Tuesday, October 22, 2013

Mascarade : every face a different shade

wait who were you again..?
 A lot of micro games have been released in 2013 and it does seem as if everyone is jumping on the band wagon. In this post, we will look at Mascarade which is in the same vein as Coup and see how this compares with the other micro games of similar nature.
If you have played Coup or to a lesser extent Love Letter, Masacarde will be familar to you. Each player will be dealt a character card which is open information to everyone at the start of the game. Then all cards are turned faced down and the game will begin. Each player will take a turn until a player has accumulated 13 coins (or 10 if you have a specific character) and is immediately declared the winner.

During your turn, you can do one of 3 actions. You can look at your own card, you can swap your card with another (or pretend to swap) while not looking at either cards or you can declare you are a character to perform the ability associated with the character. The first 4 turns of the game though, players are only allowed to swap cards. This is to ensure there is some randomness to the game at the start.

The main emphasis of the game will be the characters and the different abilities they have. Usually they allow you to swap coins, get more coins, steal coins etc etc. When a player declares a role, each player, in turn order, is allowed to also declare they are the same role. Once everyone has had a chance to declare, all players who have declared will reveal their characters. For those who are wrong, they have to pay 1 coin into the Courthouse as penalty. The player who has the role declared gets to perform the action.

So instead of trying to kill each other in Coup, you are trying to accumulate enough coins to win the game. Like Coup, this is a game that requires a lot of bluffing and out thinking each other. Mascarade feels more chaotic than Coup and at times can play longer because you won't be totally eliminated during the game. The art is very nicely done but the cards are rather oversized. However it definitely requires the right group to play and enjoy it.

When we first played it at GENCON, we were not really feeling it and perhaps our group was larger so after while things got very chaotic and we could no longer keep track of the cards that were being exchanged like crazy. Second time back in Singapore the group wasn't feeling it as well. Third time during lunch hour and the group I was with was enjoying it quite a bit. We had fun sabotaging each other especially when a player has a grasp of what character he is and we exchange our cards with his. But overall feeling of the game is that its quite chaotic and meh. The overwhelming sense of chaos is the main downer of this game. I think it plays better with less players (maybe 4) but that will mean that we are playing with a fixed set of characters and cannot appreciate the other characters that are provided in the box. There is also a very high potential for stalemate in the game (i.e if everyone just swaps and swaps) or a runaway winner if no one decides to stop the winner by swapping the card away.

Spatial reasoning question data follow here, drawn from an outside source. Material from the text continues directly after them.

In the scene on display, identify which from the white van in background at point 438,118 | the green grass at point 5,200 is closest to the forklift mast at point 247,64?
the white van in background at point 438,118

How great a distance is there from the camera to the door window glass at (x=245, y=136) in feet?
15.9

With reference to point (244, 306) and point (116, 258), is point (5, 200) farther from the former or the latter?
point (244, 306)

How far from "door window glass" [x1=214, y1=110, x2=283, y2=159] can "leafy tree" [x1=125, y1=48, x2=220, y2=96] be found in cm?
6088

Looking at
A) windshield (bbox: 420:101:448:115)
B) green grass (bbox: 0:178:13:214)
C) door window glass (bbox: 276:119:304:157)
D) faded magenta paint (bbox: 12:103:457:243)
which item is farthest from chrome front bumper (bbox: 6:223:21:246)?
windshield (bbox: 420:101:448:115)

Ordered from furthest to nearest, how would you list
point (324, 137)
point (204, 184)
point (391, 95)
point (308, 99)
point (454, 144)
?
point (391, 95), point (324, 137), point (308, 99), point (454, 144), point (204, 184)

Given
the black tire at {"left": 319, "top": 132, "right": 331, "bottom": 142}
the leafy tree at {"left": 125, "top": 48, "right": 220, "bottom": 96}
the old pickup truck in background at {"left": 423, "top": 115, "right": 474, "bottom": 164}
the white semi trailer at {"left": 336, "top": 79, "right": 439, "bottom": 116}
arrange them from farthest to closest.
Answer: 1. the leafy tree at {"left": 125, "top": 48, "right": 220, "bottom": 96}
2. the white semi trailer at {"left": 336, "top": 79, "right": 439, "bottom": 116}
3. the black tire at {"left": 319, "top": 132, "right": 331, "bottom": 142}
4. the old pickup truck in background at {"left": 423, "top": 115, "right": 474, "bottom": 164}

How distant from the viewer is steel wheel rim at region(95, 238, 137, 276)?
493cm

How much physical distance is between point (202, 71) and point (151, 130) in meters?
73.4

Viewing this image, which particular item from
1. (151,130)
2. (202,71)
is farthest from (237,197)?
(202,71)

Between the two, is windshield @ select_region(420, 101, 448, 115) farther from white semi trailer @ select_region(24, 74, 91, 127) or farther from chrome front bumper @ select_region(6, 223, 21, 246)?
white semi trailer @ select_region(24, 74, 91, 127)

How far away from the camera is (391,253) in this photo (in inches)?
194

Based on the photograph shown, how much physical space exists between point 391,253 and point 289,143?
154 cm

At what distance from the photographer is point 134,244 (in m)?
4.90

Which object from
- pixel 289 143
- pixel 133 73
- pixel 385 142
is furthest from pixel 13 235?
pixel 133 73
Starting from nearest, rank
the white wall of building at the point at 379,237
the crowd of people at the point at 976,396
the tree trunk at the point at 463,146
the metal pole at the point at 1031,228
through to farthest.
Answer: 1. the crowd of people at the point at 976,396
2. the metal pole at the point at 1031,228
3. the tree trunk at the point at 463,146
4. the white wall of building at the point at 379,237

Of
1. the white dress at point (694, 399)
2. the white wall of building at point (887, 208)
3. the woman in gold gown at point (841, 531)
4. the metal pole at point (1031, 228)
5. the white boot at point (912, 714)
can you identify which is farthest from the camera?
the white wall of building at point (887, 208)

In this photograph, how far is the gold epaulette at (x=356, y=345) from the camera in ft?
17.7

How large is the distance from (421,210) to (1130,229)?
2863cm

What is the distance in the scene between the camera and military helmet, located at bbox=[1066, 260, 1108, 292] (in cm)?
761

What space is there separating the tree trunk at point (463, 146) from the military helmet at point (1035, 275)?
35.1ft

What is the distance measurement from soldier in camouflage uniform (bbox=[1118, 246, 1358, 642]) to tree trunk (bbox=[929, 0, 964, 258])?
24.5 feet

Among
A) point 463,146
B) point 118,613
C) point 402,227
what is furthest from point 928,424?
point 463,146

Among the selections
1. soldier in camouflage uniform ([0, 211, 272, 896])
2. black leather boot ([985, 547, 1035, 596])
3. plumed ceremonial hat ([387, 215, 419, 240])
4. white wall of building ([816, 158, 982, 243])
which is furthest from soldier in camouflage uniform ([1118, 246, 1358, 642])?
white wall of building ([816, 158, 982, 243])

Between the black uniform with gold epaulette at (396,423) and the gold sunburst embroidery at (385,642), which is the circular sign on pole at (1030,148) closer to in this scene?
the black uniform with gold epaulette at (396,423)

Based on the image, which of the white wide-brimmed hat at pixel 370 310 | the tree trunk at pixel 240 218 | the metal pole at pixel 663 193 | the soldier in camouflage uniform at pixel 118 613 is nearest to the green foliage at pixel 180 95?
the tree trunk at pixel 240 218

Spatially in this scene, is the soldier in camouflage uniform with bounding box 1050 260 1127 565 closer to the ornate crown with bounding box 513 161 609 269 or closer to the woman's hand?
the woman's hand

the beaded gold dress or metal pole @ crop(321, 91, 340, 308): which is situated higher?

So all in all, while we were really hoping that this is Coup 2.0, I think it falls short. There maybe some tweaks to make it exciting or requires more plays to be able to see the subtle intricancies of thinking that is required to make it fun. For example you aren't allowed to perform the same action twice in a row. Also if there is a way to randomize the characters to be played that will help in replayability. So if you really want to give this a go, find a good group that knows what it is in for and play with 4 or 5 (not with the 13).
Not recommended.


  1. Hope you'll like it more next tomes you play it, but however, as the author, I must say that I think this game is best with more or less ten players. With few players, it's easier to more or less track information, and it's more memory than bluffing. With more, you are never sure of what's happening, and it's more about bluffing, psychology, risk taking and sometimes sheer luck - and that's the way I like my games, and I try to make them.

    1. hi Bruno,
      thanks for responding and replying.
      With fewer players, I feel that its a nice balance between bluffing and memory. It has this little bit of pull and tug between the two. With more it becomes somewhat unmanagable and players may not feel its worth the risk of declaring they are the same character as well.
      Still I started off my gaming hobby with Citadels and while some may complain about it I personally loved the bluffing and pyschology involved with it.